Other measures continue despite the block:
- SB 2-C and parts of SB 4-C fund a new State Board of Immigration Enforcement and offer bonuses to agencies that prioritize immigration arrests.
- State coordination, data sharing, and task forces are expanding even as SB 4-C’s criminal penalties remain on hold.
Federal shifts affecting Florida
Three federal policy changes are shaping outcomes on the ground:
- The Laken Riley Act (January 2025) requires ICE to detain immigrants charged with a wide range of offenses, including some minor crimes, increasing bookings that start in local jails.
- Expanded expedited removal lets officers deport some people quickly without a judge or a lawyer.
- Rollbacks of parole and Temporary Protected Status (TPS) for several nationalities increase the number of people who are immediately removable in the United States.
Detention conditions and access to counsel
A July 2025 report by Human Rights Watch and partners describes:
- crowded, unsanitary conditions and medical neglect at Krome, Broward Transitional Center, and Federal Detention Center Miami;
- links between poor medical care and at least two recent deaths;
- reports of people held without charges, blocked from seeing attorneys, and unable to reach immigration courts—especially after multiple transfers.
These findings raise concerns about both health and due process.
Supporters and critics
Supporters:
– Governor DeSantis and many sheriffs argue the approach protects communities and enforces the law.
– The governor says the aim is to “restore the rule of law.”
Critics:
– Civil rights groups—including the Florida Immigrant Coalition, Farmworker Association of Florida, Americans for Immigrant Justice, and others—are suing and documenting cases.
– They argue the system is designed to dodge court oversight and weakens due process, hiding people from lawyers and judges.
Practical steps if someone is detained
Families and attorneys can take simple steps that often help:
- Use the ICE Online Detainee Locator to search by full name, country of birth, or A-number: https://www.ice.gov/detainee-locator
- Keep copies of identification, A-number, and any charging documents with a trusted person outside the jail.
- Ask the jail or facility for the person’s booking number and next transport date; call back daily during transfers.
- Request medical attention in writing and keep copies.
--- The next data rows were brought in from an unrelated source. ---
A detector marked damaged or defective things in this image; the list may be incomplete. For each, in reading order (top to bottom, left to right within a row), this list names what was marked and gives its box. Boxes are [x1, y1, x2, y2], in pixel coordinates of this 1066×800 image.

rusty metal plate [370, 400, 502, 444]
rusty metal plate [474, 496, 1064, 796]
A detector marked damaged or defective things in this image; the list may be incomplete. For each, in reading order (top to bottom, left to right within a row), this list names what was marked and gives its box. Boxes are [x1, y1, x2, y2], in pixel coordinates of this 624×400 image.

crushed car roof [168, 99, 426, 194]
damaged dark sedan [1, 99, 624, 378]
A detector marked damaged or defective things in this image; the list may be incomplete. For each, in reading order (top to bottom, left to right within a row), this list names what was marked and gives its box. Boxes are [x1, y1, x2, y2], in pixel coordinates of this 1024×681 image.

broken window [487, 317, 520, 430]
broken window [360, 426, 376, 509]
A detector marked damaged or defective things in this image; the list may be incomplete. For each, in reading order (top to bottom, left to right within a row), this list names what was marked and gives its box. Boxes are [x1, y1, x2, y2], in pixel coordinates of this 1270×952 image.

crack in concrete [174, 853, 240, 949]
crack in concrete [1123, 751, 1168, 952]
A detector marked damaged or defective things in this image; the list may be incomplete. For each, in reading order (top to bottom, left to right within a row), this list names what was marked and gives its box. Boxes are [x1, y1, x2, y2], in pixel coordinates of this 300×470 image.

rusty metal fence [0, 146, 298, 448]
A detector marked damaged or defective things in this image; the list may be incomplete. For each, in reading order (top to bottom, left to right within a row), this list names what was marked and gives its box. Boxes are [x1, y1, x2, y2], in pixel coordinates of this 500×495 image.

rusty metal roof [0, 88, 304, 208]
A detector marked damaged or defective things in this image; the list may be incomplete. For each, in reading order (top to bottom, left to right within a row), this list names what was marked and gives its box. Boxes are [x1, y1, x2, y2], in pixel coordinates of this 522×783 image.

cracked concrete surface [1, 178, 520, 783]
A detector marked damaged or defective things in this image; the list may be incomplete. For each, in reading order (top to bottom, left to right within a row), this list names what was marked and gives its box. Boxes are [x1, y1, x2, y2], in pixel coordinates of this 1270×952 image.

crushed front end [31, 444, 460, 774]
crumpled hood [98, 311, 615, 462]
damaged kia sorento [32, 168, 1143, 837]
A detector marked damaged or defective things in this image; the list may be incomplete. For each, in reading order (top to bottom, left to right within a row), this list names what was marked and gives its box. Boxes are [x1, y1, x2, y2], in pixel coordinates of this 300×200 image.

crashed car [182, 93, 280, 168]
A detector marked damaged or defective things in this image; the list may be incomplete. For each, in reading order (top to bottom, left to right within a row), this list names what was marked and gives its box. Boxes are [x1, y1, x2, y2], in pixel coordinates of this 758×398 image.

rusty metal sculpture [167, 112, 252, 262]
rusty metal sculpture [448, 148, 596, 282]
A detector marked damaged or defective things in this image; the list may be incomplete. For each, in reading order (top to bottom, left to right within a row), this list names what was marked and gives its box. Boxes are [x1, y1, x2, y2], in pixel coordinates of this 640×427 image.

If care is denied, note dates, names, and symptoms.
- Call the person’s consulate to request welfare checks and assistance with documents.
- If a transfer happens, ask for the receiving facility’s name and transport vendor. Record bus or flight details when possible.
- Seek legal help. Detained people have the right to counsel at their own expense. Ask for private calls with lawyers and keep phone PINs funded.
What to watch next
- Court calendar: The 11th Circuit’s October 2025 hearing on SB 4-C could reshape how Florida targets state crimes tied to immigration. A further Supreme Court review is possible.
- Capacity: Florida is prepared to expand detention if Alligator Alcatraz fills; contracts for a Camp Blanding site are ready.
- Policy shifts: Changes in federal leadership or new court rulings could alter how ICE and Florida coordinate arrests, jail holds, and removals.
Bottom line
Florida’s immigration drive blends state power with federal tools. The mix pulls people into local jails first, then pushes them through a maze of transfers that can limit access to lawyers and courts. Supporters see order and safety. Critics see a system that hides people and harms families.
Either way, the scale is growing, the rules are changing fast, and the stakes—for liberty, health, and due process—are high.
This Article in a Nutshell
Florida’s 2025 push funnels immigrants through local jails using 287(g) deals and new state ICE agreements, speeding transfers. Critics cite rights abuses and obstructed counsel access. Courts blocked SB 4-C criminal penalties; October 2025 appeals may reshape state–federal enforcement amid expanding detention facilities and medical neglect reports.